[Source records]
━━━━━━

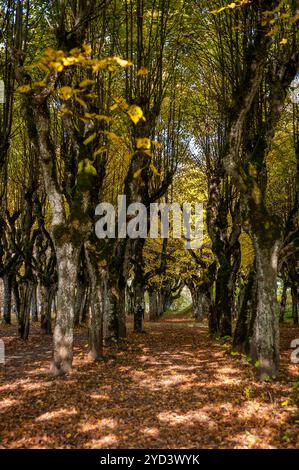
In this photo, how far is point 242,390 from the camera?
7793mm

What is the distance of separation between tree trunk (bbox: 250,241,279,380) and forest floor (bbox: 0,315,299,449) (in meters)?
0.39

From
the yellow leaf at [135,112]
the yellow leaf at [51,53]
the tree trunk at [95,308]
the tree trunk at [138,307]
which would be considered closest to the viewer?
the yellow leaf at [51,53]

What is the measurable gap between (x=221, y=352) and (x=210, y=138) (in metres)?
11.0

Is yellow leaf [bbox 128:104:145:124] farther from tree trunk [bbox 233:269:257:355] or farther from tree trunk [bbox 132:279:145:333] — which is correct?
tree trunk [bbox 132:279:145:333]

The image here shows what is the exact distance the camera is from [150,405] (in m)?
7.18

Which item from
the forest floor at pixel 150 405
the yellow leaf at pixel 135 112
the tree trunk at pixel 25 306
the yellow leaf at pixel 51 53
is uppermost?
the yellow leaf at pixel 51 53

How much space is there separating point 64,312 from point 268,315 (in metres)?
4.52

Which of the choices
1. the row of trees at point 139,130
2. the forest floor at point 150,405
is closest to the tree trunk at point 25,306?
the row of trees at point 139,130

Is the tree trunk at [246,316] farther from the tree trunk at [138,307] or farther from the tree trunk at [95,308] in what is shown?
the tree trunk at [138,307]

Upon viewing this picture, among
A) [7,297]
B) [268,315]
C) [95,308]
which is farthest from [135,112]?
[7,297]

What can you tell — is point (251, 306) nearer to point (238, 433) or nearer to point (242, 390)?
point (242, 390)

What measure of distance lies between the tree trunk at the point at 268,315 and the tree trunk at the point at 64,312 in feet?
13.8

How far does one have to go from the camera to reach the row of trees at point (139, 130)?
8578mm

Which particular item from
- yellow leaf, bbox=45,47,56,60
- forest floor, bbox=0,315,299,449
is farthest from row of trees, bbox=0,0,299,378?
forest floor, bbox=0,315,299,449
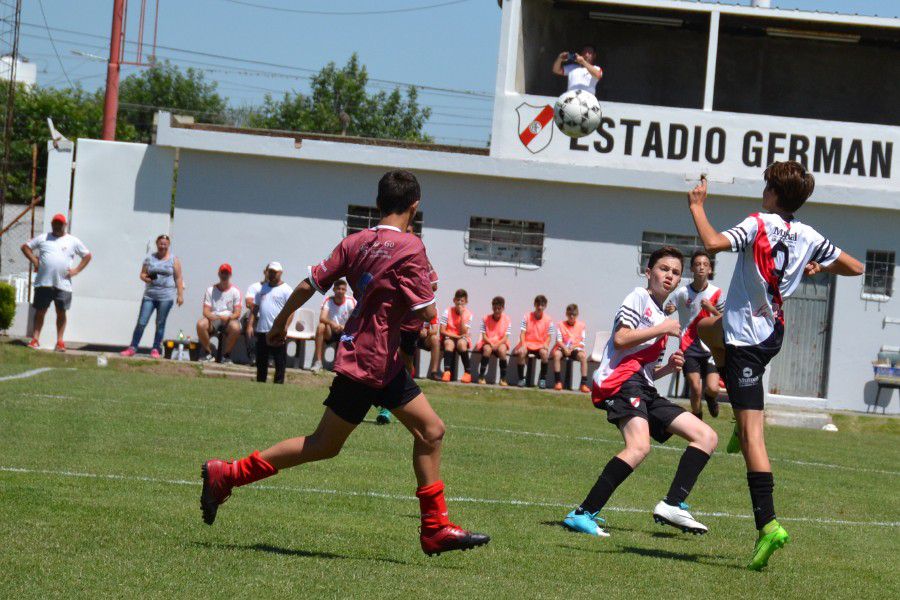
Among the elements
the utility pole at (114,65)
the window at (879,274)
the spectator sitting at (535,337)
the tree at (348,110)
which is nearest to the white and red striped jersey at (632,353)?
the spectator sitting at (535,337)

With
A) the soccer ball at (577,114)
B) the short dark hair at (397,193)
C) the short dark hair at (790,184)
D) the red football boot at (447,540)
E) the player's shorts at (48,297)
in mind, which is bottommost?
the red football boot at (447,540)

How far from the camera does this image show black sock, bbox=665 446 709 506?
7359mm

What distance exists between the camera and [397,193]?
20.2 feet

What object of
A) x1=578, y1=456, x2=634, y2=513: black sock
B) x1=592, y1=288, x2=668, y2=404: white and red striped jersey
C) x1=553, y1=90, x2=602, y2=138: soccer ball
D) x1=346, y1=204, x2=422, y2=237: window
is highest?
x1=553, y1=90, x2=602, y2=138: soccer ball

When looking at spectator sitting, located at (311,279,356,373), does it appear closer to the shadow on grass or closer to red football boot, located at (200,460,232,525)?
red football boot, located at (200,460,232,525)

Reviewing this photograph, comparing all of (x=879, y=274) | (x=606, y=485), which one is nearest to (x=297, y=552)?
(x=606, y=485)

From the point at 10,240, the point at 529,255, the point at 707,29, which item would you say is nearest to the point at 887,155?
the point at 707,29

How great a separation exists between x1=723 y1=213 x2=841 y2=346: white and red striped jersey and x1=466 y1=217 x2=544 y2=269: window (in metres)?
15.6

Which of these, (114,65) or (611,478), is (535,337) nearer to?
(611,478)

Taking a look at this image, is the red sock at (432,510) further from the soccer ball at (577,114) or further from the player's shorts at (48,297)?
the player's shorts at (48,297)

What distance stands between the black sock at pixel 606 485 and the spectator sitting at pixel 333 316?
13.0m

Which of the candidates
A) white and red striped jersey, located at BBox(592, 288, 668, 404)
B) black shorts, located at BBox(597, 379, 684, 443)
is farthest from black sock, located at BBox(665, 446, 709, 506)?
white and red striped jersey, located at BBox(592, 288, 668, 404)

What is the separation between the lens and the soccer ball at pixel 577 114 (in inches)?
750

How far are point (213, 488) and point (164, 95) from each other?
9159cm
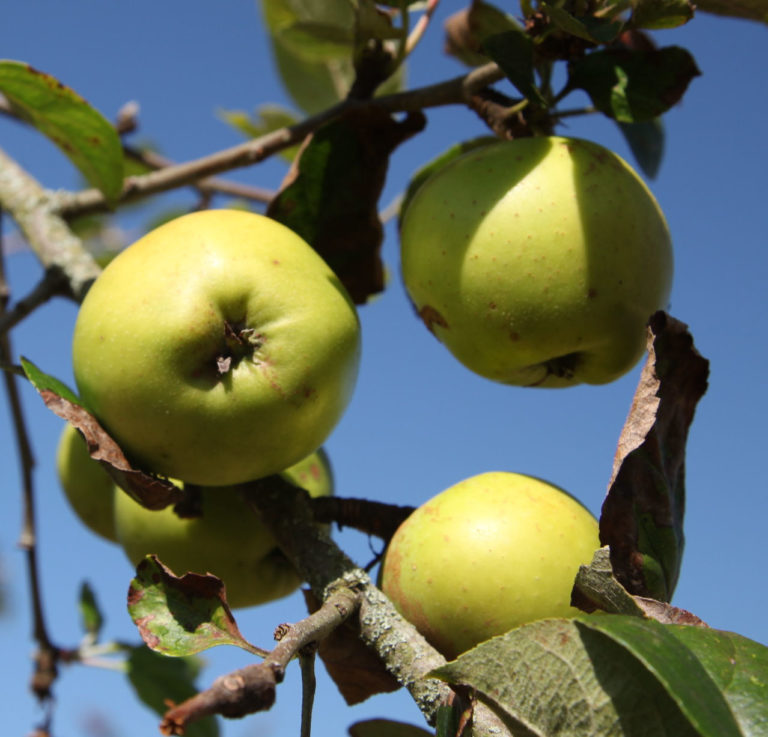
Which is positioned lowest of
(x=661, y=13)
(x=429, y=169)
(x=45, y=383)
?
(x=45, y=383)

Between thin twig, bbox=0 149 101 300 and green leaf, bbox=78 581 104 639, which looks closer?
thin twig, bbox=0 149 101 300

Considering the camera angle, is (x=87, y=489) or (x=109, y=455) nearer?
(x=109, y=455)

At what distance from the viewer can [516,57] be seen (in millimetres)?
1251

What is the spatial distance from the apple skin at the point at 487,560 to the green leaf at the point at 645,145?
765mm

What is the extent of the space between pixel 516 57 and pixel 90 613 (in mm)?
1981

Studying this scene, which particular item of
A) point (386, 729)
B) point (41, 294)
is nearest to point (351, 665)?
point (386, 729)

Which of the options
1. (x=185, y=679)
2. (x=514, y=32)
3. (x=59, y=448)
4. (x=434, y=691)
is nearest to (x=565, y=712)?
(x=434, y=691)

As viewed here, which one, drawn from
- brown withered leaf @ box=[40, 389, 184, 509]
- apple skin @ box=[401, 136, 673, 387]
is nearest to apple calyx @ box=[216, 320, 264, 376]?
brown withered leaf @ box=[40, 389, 184, 509]

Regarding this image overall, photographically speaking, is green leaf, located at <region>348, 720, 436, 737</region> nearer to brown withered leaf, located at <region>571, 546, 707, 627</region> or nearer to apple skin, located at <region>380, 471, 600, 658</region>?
apple skin, located at <region>380, 471, 600, 658</region>

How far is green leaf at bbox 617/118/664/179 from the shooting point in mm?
1688

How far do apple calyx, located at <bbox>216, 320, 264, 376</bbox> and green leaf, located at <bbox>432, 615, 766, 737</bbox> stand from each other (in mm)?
496

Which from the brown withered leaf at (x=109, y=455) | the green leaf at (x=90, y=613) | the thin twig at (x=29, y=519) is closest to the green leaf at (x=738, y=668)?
the brown withered leaf at (x=109, y=455)

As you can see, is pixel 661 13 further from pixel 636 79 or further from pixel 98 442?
pixel 98 442

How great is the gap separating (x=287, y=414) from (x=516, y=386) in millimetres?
396
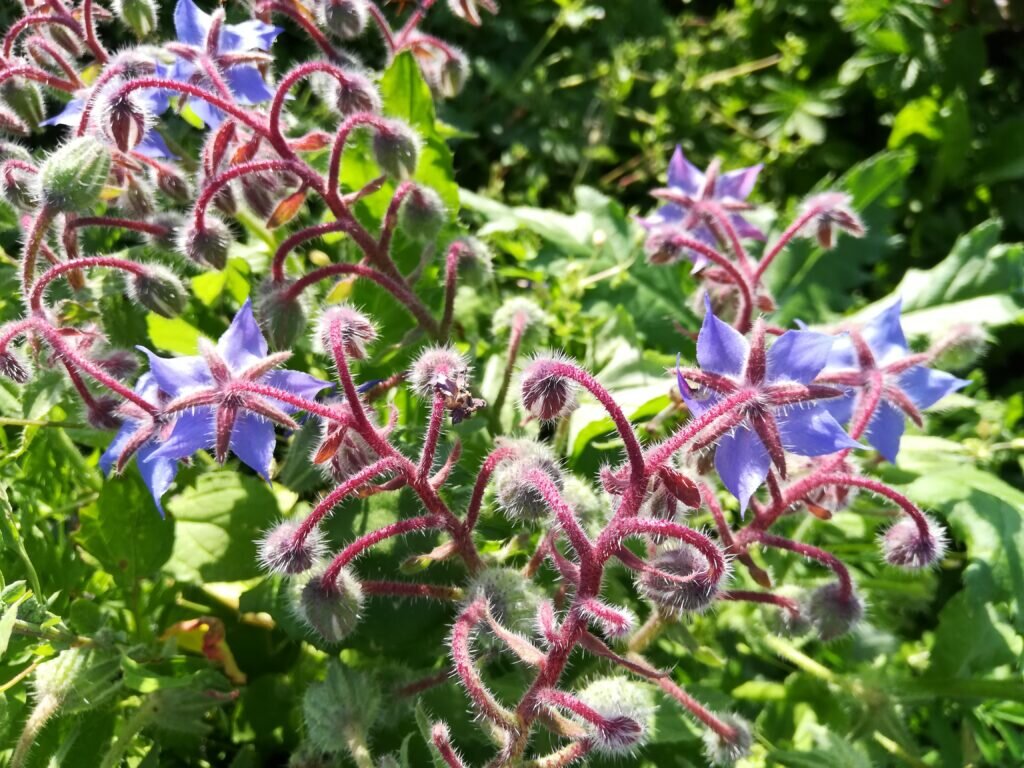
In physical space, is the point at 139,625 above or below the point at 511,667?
above

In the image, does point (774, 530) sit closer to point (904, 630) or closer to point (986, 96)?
point (904, 630)

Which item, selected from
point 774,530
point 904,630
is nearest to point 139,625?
point 774,530

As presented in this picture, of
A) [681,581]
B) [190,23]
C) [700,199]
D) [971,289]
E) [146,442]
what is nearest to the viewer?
[681,581]

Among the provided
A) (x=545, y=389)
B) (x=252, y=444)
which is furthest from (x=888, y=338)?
(x=252, y=444)

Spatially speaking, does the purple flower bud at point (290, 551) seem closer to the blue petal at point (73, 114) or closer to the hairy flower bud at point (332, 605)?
the hairy flower bud at point (332, 605)

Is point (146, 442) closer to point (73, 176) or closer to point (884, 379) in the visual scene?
point (73, 176)

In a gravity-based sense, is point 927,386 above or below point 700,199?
below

━━━━━━

- **Task objective**: Copy the records word for word, leaving no picture in the copy.

- **Exercise response**:
In this photo, how far is point 242,390 from the camera?
7793mm

What is the distance of separation between tree trunk (bbox: 250,241,279,380) and forest floor (bbox: 0,315,299,449) (in meters)?
0.39

From
the yellow leaf at [135,112]
the yellow leaf at [51,53]
the tree trunk at [95,308]
the tree trunk at [138,307]
which would be considered closest to the viewer?
the yellow leaf at [51,53]

What is the measurable gap between (x=221, y=352) and (x=210, y=138) (in metres)?
11.0

Is yellow leaf [bbox 128:104:145:124] farther from tree trunk [bbox 233:269:257:355] or farther from tree trunk [bbox 132:279:145:333] — which is correct?
tree trunk [bbox 132:279:145:333]

The image here shows what is the exact distance the camera is from [150,405] (in m)?
7.18

Which item from
the forest floor at pixel 150 405
the yellow leaf at pixel 135 112
the tree trunk at pixel 25 306
the yellow leaf at pixel 51 53
is uppermost?
the yellow leaf at pixel 51 53

How much space is there separating point 64,312 from point 268,315 (in metres)?
4.52

Which of the choices
1. the row of trees at point 139,130
2. the forest floor at point 150,405
is closest to the tree trunk at point 25,306?
the row of trees at point 139,130

Is the tree trunk at [246,316] farther from the tree trunk at [138,307] or farther from the tree trunk at [95,308] in what is shown?
the tree trunk at [138,307]

Upon viewing this picture, among
A) [7,297]
B) [268,315]
C) [95,308]
which is farthest from [135,112]?
[7,297]

What can you tell — is point (251, 306) nearer to point (238, 433) or nearer to point (242, 390)?
point (242, 390)

What measure of distance lies between the tree trunk at the point at 268,315 and the tree trunk at the point at 64,312 in feet?
13.8

How far does one have to go from the camera to reach the row of trees at point (139, 130)?
8578mm

Which particular item from
- yellow leaf, bbox=45,47,56,60
- forest floor, bbox=0,315,299,449
is farthest from row of trees, bbox=0,0,299,378?
forest floor, bbox=0,315,299,449
Among the elements
the utility pole at (114,65)
the window at (879,274)
the spectator sitting at (535,337)
the tree at (348,110)
which is nearest to the white and red striped jersey at (632,353)?
the spectator sitting at (535,337)

With
A) the soccer ball at (577,114)
B) the short dark hair at (397,193)
C) the short dark hair at (790,184)
D) the red football boot at (447,540)
E) the player's shorts at (48,297)
in mind, which is bottommost?
the red football boot at (447,540)

How far from the camera does this image show black sock, bbox=665 446 709 506?
7359mm

What distance exists between the camera and [397,193]?
20.2 feet

What object of
A) x1=578, y1=456, x2=634, y2=513: black sock
B) x1=592, y1=288, x2=668, y2=404: white and red striped jersey
C) x1=553, y1=90, x2=602, y2=138: soccer ball
D) x1=346, y1=204, x2=422, y2=237: window
is highest?
x1=553, y1=90, x2=602, y2=138: soccer ball

When looking at spectator sitting, located at (311,279,356,373), does it appear closer to the shadow on grass or closer to red football boot, located at (200,460,232,525)?
red football boot, located at (200,460,232,525)

Reviewing this photograph, comparing all of (x=879, y=274) | (x=606, y=485), which one is nearest to (x=297, y=552)?
(x=606, y=485)

From the point at 10,240, the point at 529,255, the point at 707,29, which item would you say is nearest to the point at 887,155?
the point at 707,29

How great a separation exists between x1=723 y1=213 x2=841 y2=346: white and red striped jersey and x1=466 y1=217 x2=544 y2=269: window (in metres)?
15.6

Which of these, (114,65) or (611,478), is (535,337) nearer to?
(611,478)

Taking a look at this image, is the red sock at (432,510) further from the soccer ball at (577,114) or further from the player's shorts at (48,297)?
the player's shorts at (48,297)

What distance stands between the black sock at pixel 606 485 and the spectator sitting at pixel 333 316?
13.0m

Which of the candidates
A) white and red striped jersey, located at BBox(592, 288, 668, 404)
B) black shorts, located at BBox(597, 379, 684, 443)
is farthest from black sock, located at BBox(665, 446, 709, 506)?
white and red striped jersey, located at BBox(592, 288, 668, 404)

What is the separation between the lens and the soccer ball at pixel 577 114 (in inches)?
750

How far are point (213, 488) and point (164, 95) from each other?
9159cm
Which is positioned lowest of
(x=661, y=13)
(x=429, y=169)
(x=45, y=383)
?
(x=45, y=383)

Between thin twig, bbox=0 149 101 300 and green leaf, bbox=78 581 104 639, which looks closer?
thin twig, bbox=0 149 101 300

Considering the camera angle, is (x=87, y=489) or (x=109, y=455) nearer?
(x=109, y=455)

At what distance from the viewer can [516,57] be seen (in millimetres)?
1251

What is the spatial distance from the apple skin at the point at 487,560 to the green leaf at the point at 645,145?
765mm

What is the extent of the space between pixel 516 57 and pixel 90 613 (in mm)?
1981

Studying this scene, which particular item of
A) point (386, 729)
B) point (41, 294)
is nearest to point (351, 665)?
point (386, 729)

Which of the options
1. (x=185, y=679)
2. (x=514, y=32)
3. (x=59, y=448)
4. (x=434, y=691)
is nearest to (x=565, y=712)?
(x=434, y=691)

As viewed here, which one, drawn from
- brown withered leaf @ box=[40, 389, 184, 509]
- apple skin @ box=[401, 136, 673, 387]
is nearest to apple calyx @ box=[216, 320, 264, 376]?
brown withered leaf @ box=[40, 389, 184, 509]

Regarding this image overall, photographically speaking, is green leaf, located at <region>348, 720, 436, 737</region> nearer to brown withered leaf, located at <region>571, 546, 707, 627</region> or nearer to apple skin, located at <region>380, 471, 600, 658</region>?
apple skin, located at <region>380, 471, 600, 658</region>

How far is green leaf at bbox 617/118/664/179 from the shooting point in mm?
1688

How far do apple calyx, located at <bbox>216, 320, 264, 376</bbox> and green leaf, located at <bbox>432, 615, 766, 737</bbox> stand from each other (in mm)?
496

Which from the brown withered leaf at (x=109, y=455) | the green leaf at (x=90, y=613) | the thin twig at (x=29, y=519) is closest to the green leaf at (x=738, y=668)?
the brown withered leaf at (x=109, y=455)

As you can see, is pixel 661 13 further from pixel 636 79 or further from pixel 98 442?
pixel 98 442

How great is the gap separating (x=287, y=414) from (x=516, y=386) in millimetres?
396
In physical space, is the point at 139,625 above or below the point at 511,667?
above

In the image, does point (774, 530) sit closer to point (904, 630) or closer to point (986, 96)?
point (904, 630)

Which item, selected from
point 774,530
point 904,630
is nearest to point 139,625?
point 774,530

As presented in this picture, of
A) [681,581]
B) [190,23]
C) [700,199]
D) [971,289]
E) [146,442]
what is nearest to the viewer?
[681,581]

Among the provided
A) (x=545, y=389)
B) (x=252, y=444)
which is furthest from (x=888, y=338)?
(x=252, y=444)

Spatially speaking, does the purple flower bud at point (290, 551) seem closer to the blue petal at point (73, 114) or closer to the hairy flower bud at point (332, 605)?
the hairy flower bud at point (332, 605)

Is point (146, 442) closer to point (73, 176) or closer to point (884, 379) in the visual scene?
point (73, 176)

In a gravity-based sense, is point 927,386 above or below point 700,199?
below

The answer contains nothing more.